What this task involves.
Can you retype, word for word, the data between the lines holding "What is the difference between the 2019" and "Is the total of the leftmost", inclusive, while leaving the pictures out of your answer?

BEGIN Exercise material

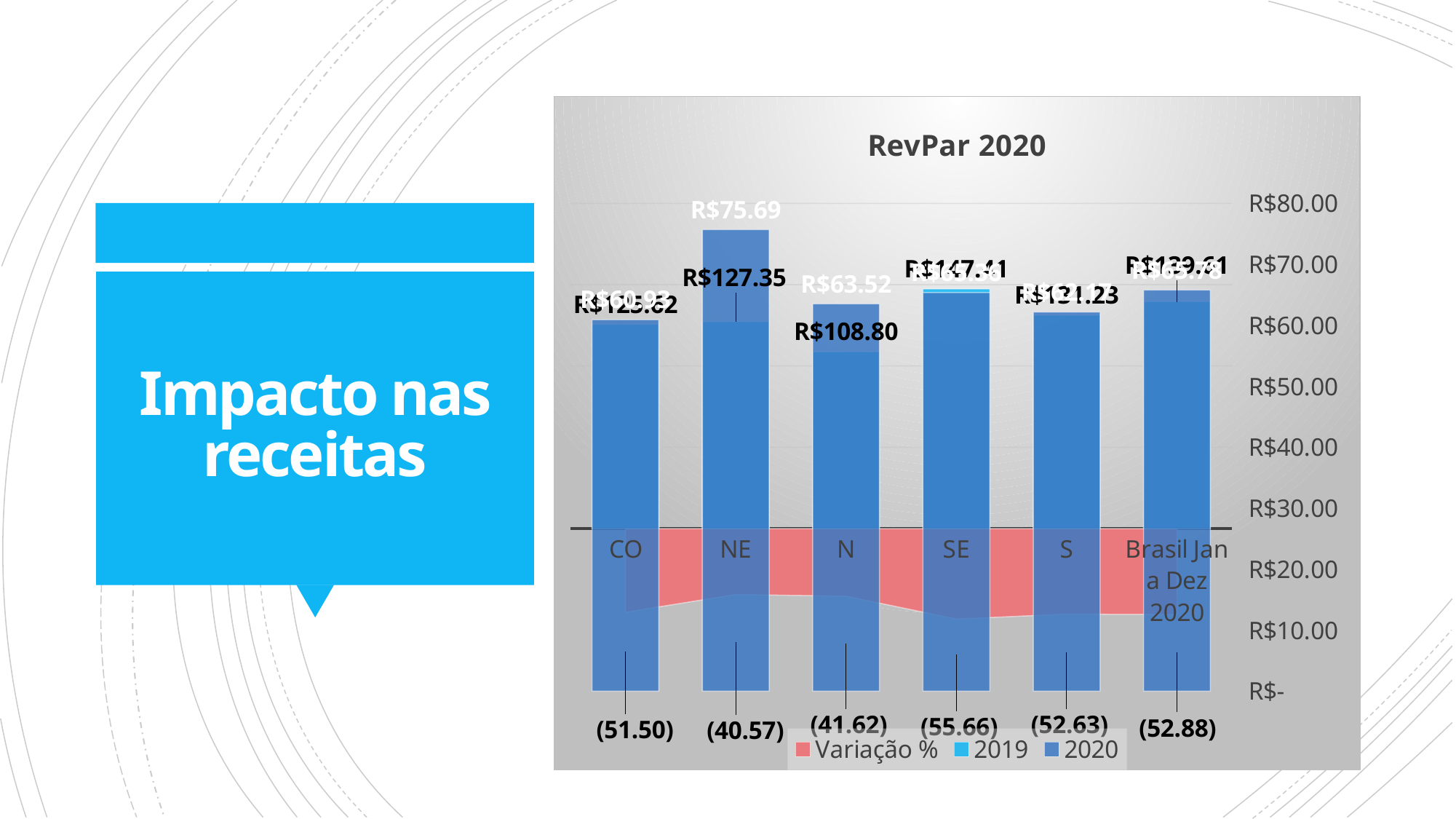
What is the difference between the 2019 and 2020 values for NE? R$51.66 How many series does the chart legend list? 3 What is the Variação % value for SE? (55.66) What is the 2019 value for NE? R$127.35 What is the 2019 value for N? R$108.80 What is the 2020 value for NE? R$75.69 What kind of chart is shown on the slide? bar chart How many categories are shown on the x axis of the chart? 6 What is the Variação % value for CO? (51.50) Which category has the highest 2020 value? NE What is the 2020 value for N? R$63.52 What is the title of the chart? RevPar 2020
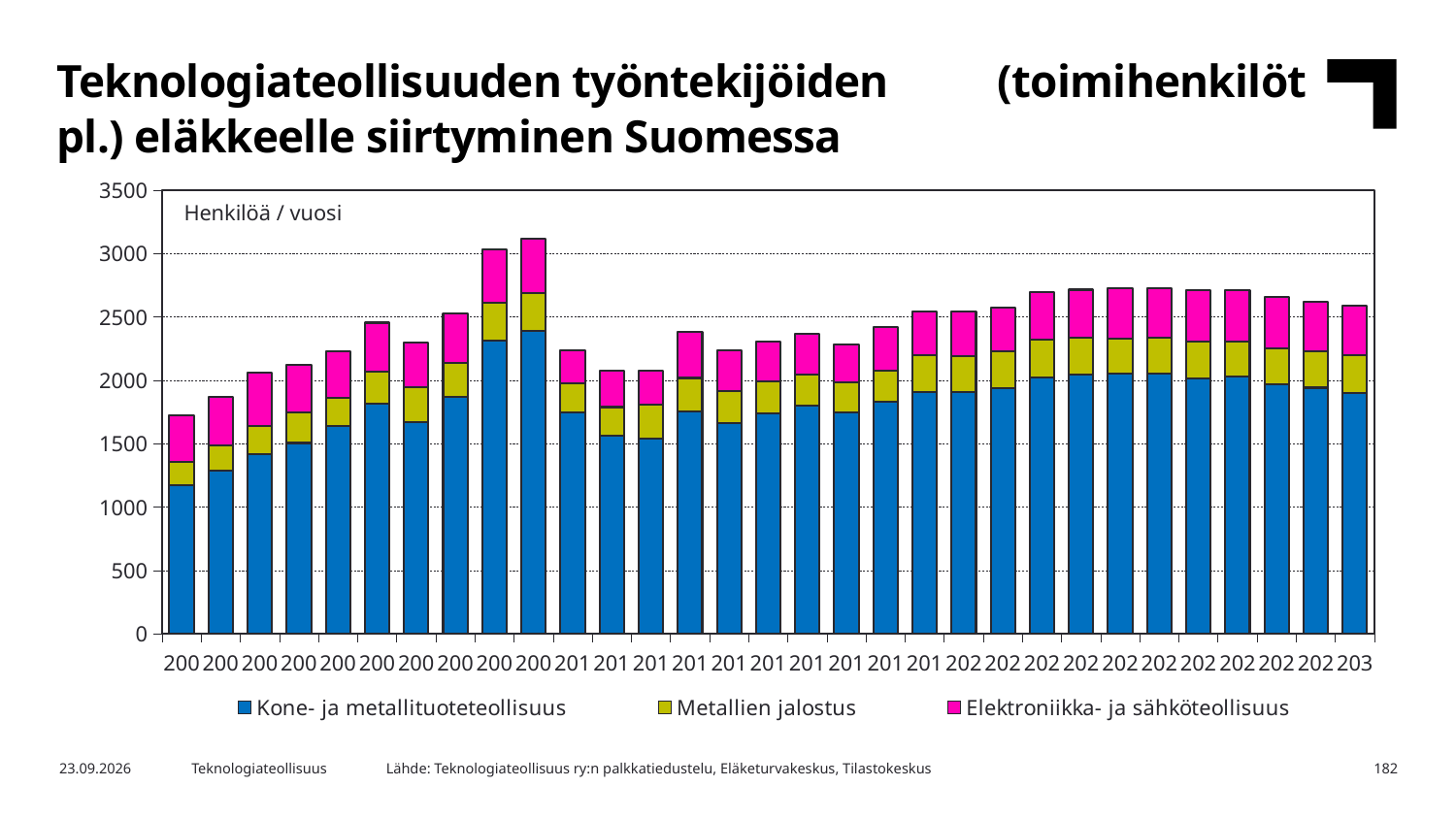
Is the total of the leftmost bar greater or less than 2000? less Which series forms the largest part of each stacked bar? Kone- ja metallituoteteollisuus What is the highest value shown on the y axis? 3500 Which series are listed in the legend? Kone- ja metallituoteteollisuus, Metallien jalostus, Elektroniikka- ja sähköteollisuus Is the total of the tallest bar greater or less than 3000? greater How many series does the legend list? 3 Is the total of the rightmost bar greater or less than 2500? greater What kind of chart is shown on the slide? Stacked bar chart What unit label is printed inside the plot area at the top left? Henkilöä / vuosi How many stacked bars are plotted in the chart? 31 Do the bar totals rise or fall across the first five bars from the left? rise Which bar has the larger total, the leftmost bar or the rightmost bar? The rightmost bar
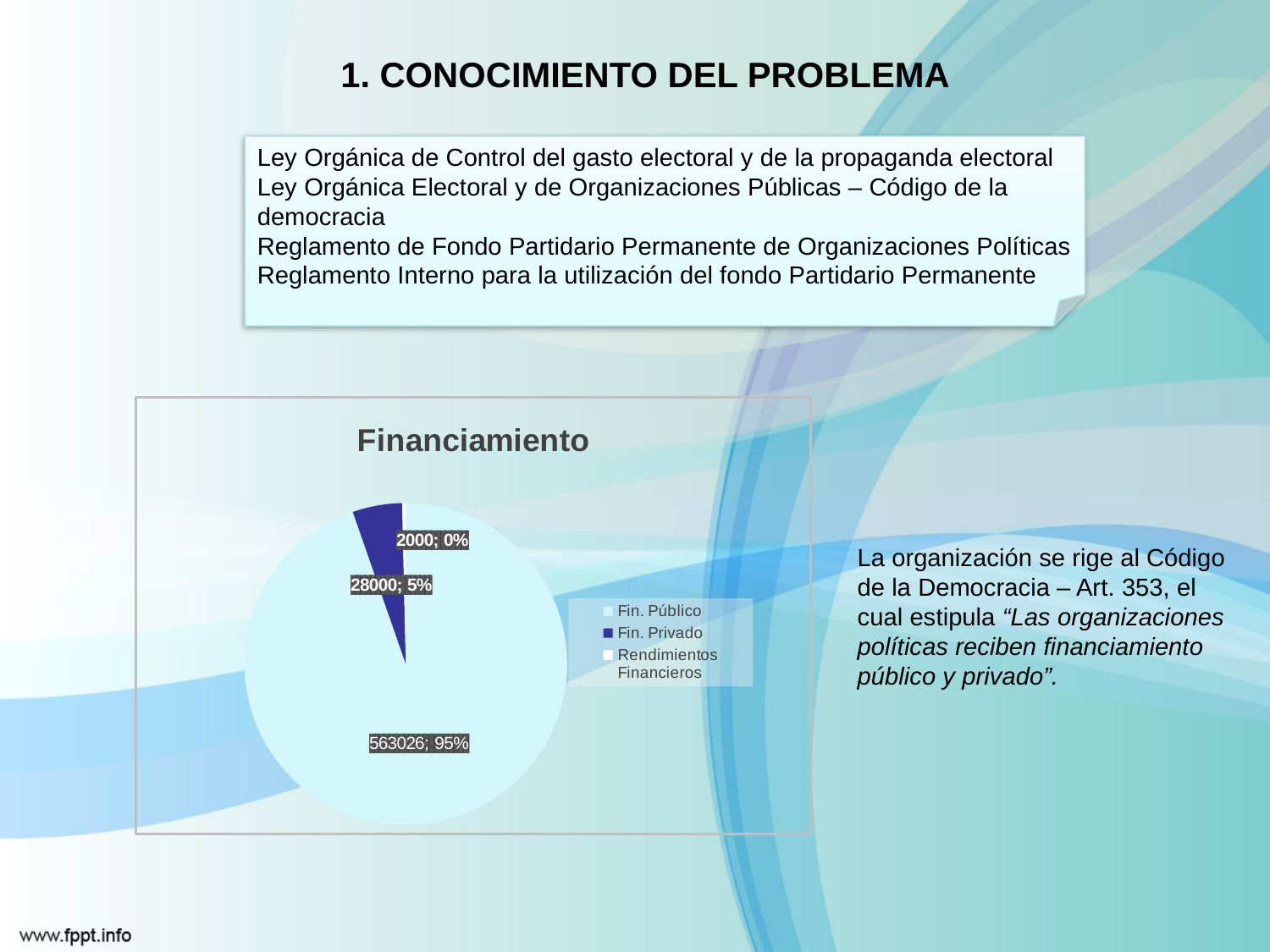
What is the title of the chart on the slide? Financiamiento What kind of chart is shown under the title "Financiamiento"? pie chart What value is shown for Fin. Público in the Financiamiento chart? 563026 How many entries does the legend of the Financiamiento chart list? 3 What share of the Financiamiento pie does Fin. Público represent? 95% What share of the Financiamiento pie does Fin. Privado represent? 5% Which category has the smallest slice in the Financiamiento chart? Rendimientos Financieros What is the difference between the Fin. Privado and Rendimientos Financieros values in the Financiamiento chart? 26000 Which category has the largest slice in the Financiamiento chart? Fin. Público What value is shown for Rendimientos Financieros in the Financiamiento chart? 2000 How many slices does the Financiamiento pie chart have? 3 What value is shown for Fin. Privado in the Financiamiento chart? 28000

END Exercise material
BEGIN Exercise material

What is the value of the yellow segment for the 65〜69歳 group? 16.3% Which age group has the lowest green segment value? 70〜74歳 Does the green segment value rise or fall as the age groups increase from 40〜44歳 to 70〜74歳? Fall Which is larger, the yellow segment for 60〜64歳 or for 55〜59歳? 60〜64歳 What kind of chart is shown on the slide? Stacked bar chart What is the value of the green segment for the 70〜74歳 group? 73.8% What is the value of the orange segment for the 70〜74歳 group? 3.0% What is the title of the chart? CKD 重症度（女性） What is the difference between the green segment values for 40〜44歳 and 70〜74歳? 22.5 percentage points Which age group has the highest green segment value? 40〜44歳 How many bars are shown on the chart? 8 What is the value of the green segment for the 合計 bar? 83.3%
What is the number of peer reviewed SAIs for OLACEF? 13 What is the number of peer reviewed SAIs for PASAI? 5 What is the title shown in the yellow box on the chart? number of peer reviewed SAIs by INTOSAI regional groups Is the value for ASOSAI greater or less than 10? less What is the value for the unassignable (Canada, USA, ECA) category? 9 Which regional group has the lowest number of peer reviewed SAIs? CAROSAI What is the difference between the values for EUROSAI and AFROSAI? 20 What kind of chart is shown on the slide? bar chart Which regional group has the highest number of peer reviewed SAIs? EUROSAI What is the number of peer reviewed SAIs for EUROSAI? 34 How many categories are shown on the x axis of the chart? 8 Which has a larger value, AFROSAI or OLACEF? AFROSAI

END Exercise material
BEGIN Exercise material

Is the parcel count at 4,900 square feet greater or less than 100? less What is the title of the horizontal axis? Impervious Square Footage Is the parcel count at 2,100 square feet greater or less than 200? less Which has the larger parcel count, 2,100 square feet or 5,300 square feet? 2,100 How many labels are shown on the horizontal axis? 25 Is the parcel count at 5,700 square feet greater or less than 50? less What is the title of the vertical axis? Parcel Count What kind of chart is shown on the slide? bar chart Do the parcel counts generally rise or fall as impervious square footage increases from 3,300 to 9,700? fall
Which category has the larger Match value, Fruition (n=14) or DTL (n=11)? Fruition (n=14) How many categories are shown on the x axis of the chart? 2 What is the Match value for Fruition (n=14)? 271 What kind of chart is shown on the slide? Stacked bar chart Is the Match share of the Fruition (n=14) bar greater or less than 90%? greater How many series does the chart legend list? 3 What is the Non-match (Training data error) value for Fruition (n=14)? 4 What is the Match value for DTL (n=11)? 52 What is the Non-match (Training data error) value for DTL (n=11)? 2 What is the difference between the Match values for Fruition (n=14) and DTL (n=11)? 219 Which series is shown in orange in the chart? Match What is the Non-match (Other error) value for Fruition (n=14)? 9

END Exercise material

Result of this exercise.
What is the difference between the 2019 and 2020 values for NE? R$51.66 How many series does the chart legend list? 3 What is the Variação % value for SE? (55.66) What is the 2019 value for NE? R$127.35 What is the 2019 value for N? R$108.80 What is the 2020 value for NE? R$75.69 What kind of chart is shown on the slide? bar chart How many categories are shown on the x axis of the chart? 6 What is the Variação % value for CO? (51.50) Which category has the highest 2020 value? NE What is the 2020 value for N? R$63.52 What is the title of the chart? RevPar 2020
Is the total of the leftmost bar greater or less than 2000? less Which series forms the largest part of each stacked bar? Kone- ja metallituoteteollisuus What is the highest value shown on the y axis? 3500 Which series are listed in the legend? Kone- ja metallituoteteollisuus, Metallien jalostus, Elektroniikka- ja sähköteollisuus Is the total of the tallest bar greater or less than 3000? greater How many series does the legend list? 3 Is the total of the rightmost bar greater or less than 2500? greater What kind of chart is shown on the slide? Stacked bar chart What unit label is printed inside the plot area at the top left? Henkilöä / vuosi How many stacked bars are plotted in the chart? 31 Do the bar totals rise or fall across the first five bars from the left? rise Which bar has the larger total, the leftmost bar or the rightmost bar? The rightmost bar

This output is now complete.